**DATA SUPPLIED:**
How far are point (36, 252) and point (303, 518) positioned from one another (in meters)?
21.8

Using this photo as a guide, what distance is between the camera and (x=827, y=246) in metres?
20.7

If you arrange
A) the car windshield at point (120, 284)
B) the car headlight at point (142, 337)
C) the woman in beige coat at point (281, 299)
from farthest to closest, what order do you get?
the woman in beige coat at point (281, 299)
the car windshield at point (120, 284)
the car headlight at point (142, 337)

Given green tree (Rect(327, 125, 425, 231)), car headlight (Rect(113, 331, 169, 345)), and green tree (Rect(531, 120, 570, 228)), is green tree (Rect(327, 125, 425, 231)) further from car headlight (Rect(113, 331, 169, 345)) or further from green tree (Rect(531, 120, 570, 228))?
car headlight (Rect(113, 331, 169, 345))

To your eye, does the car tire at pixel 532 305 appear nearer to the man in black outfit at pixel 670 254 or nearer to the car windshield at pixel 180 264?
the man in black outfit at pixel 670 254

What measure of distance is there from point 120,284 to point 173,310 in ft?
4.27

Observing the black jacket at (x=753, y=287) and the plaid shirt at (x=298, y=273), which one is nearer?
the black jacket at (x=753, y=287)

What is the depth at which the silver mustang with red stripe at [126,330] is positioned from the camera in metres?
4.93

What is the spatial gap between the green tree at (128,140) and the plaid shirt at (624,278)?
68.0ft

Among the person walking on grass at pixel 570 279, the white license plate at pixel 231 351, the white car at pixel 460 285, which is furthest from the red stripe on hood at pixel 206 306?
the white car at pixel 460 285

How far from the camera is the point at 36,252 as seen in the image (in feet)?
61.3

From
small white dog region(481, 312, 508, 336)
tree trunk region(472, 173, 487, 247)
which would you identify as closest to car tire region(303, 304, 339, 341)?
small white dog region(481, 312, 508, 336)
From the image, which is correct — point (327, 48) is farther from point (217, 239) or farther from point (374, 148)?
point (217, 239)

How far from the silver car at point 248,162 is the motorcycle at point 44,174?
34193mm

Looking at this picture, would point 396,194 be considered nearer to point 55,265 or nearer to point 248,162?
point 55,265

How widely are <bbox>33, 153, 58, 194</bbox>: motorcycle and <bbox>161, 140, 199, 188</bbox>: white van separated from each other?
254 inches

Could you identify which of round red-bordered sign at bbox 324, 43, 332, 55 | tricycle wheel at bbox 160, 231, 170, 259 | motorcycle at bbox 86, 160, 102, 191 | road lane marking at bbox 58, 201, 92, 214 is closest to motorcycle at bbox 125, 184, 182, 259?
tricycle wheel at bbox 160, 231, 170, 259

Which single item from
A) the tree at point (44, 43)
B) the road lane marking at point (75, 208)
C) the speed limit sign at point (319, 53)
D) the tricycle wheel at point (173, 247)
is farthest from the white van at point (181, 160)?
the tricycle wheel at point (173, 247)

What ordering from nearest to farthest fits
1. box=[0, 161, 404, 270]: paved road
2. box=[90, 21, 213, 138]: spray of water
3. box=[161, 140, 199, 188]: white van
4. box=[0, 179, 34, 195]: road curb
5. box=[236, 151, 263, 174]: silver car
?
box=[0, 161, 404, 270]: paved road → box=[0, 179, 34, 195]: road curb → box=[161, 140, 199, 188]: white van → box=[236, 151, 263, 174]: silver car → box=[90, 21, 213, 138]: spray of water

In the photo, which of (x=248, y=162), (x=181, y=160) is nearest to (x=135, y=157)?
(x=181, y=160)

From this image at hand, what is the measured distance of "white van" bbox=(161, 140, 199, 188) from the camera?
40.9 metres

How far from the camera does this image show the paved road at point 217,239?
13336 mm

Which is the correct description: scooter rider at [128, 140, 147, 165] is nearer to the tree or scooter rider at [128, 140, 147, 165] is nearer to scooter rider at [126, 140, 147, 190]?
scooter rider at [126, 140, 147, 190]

**TO BE DONE:** Rewrite all of the lines above as a numbered list, omitting any blank lines.

**WRITTEN ANSWER:**
1. How far are point (36, 252) and point (303, 518) positioned from one another (in meters)?
2. 21.8
3. Using this photo as a guide, what distance is between the camera and (x=827, y=246) in metres?
4. 20.7
5. If you arrange
6. A) the car windshield at point (120, 284)
7. B) the car headlight at point (142, 337)
8. C) the woman in beige coat at point (281, 299)
9. from farthest to closest, what order do you get?
10. the woman in beige coat at point (281, 299)
11. the car windshield at point (120, 284)
12. the car headlight at point (142, 337)
13. Given green tree (Rect(327, 125, 425, 231)), car headlight (Rect(113, 331, 169, 345)), and green tree (Rect(531, 120, 570, 228)), is green tree (Rect(327, 125, 425, 231)) further from car headlight (Rect(113, 331, 169, 345)) or further from green tree (Rect(531, 120, 570, 228))?
14. car headlight (Rect(113, 331, 169, 345))
15. To your eye, does the car tire at pixel 532 305 appear nearer to the man in black outfit at pixel 670 254 or nearer to the car windshield at pixel 180 264?
16. the man in black outfit at pixel 670 254
17. What measure of distance is there from point 120,284 to point 173,310 in ft?
18. 4.27
19. Observing the black jacket at (x=753, y=287) and the plaid shirt at (x=298, y=273), which one is nearer?
20. the black jacket at (x=753, y=287)
21. What is the depth at which the silver mustang with red stripe at [126,330] is positioned from the camera in metres?
22. 4.93
23. What is the spatial gap between the green tree at (128,140) and the plaid shirt at (624,278)?
24. 68.0ft
25. Among the person walking on grass at pixel 570 279, the white license plate at pixel 231 351, the white car at pixel 460 285, which is furthest from the red stripe on hood at pixel 206 306?
26. the white car at pixel 460 285
27. How far from the camera is the point at 36,252 as seen in the image (in feet)?
28. 61.3
29. From
30. small white dog region(481, 312, 508, 336)
31. tree trunk region(472, 173, 487, 247)
32. which would you identify as closest to car tire region(303, 304, 339, 341)?
33. small white dog region(481, 312, 508, 336)
34. From the image, which is correct — point (327, 48) is farther from point (217, 239) or farther from point (374, 148)?
35. point (217, 239)
36. How far from the silver car at point 248,162 is the motorcycle at point 44,174?
37. 34193mm
38. Looking at this picture, would point 396,194 be considered nearer to point 55,265 or nearer to point 248,162?
39. point 55,265
40. How widely are <bbox>33, 153, 58, 194</bbox>: motorcycle and <bbox>161, 140, 199, 188</bbox>: white van separated from each other?
41. 254 inches
42. Could you identify which of round red-bordered sign at bbox 324, 43, 332, 55 | tricycle wheel at bbox 160, 231, 170, 259 | motorcycle at bbox 86, 160, 102, 191 | road lane marking at bbox 58, 201, 92, 214 is closest to motorcycle at bbox 125, 184, 182, 259?
43. tricycle wheel at bbox 160, 231, 170, 259
44. Which single item from
45. A) the tree at point (44, 43)
46. B) the road lane marking at point (75, 208)
47. C) the speed limit sign at point (319, 53)
48. D) the tricycle wheel at point (173, 247)
49. is farthest from the white van at point (181, 160)?
50. the tricycle wheel at point (173, 247)
51. What ordering from nearest to farthest fits
52. 1. box=[0, 161, 404, 270]: paved road
53. 2. box=[90, 21, 213, 138]: spray of water
54. 3. box=[161, 140, 199, 188]: white van
55. 4. box=[0, 179, 34, 195]: road curb
56. 5. box=[236, 151, 263, 174]: silver car
57. ?
58. box=[0, 161, 404, 270]: paved road → box=[0, 179, 34, 195]: road curb → box=[161, 140, 199, 188]: white van → box=[236, 151, 263, 174]: silver car → box=[90, 21, 213, 138]: spray of water
59. In the photo, which of (x=248, y=162), (x=181, y=160) is nearest to (x=135, y=157)?
60. (x=181, y=160)
61. From this image at hand, what is the measured distance of "white van" bbox=(161, 140, 199, 188) from the camera?
62. 40.9 metres
63. How far from the camera does this image show the paved road at point 217,239?
64. 13336 mm
65. Which is the correct description: scooter rider at [128, 140, 147, 165] is nearer to the tree or scooter rider at [128, 140, 147, 165] is nearer to scooter rider at [126, 140, 147, 190]?
66. scooter rider at [126, 140, 147, 190]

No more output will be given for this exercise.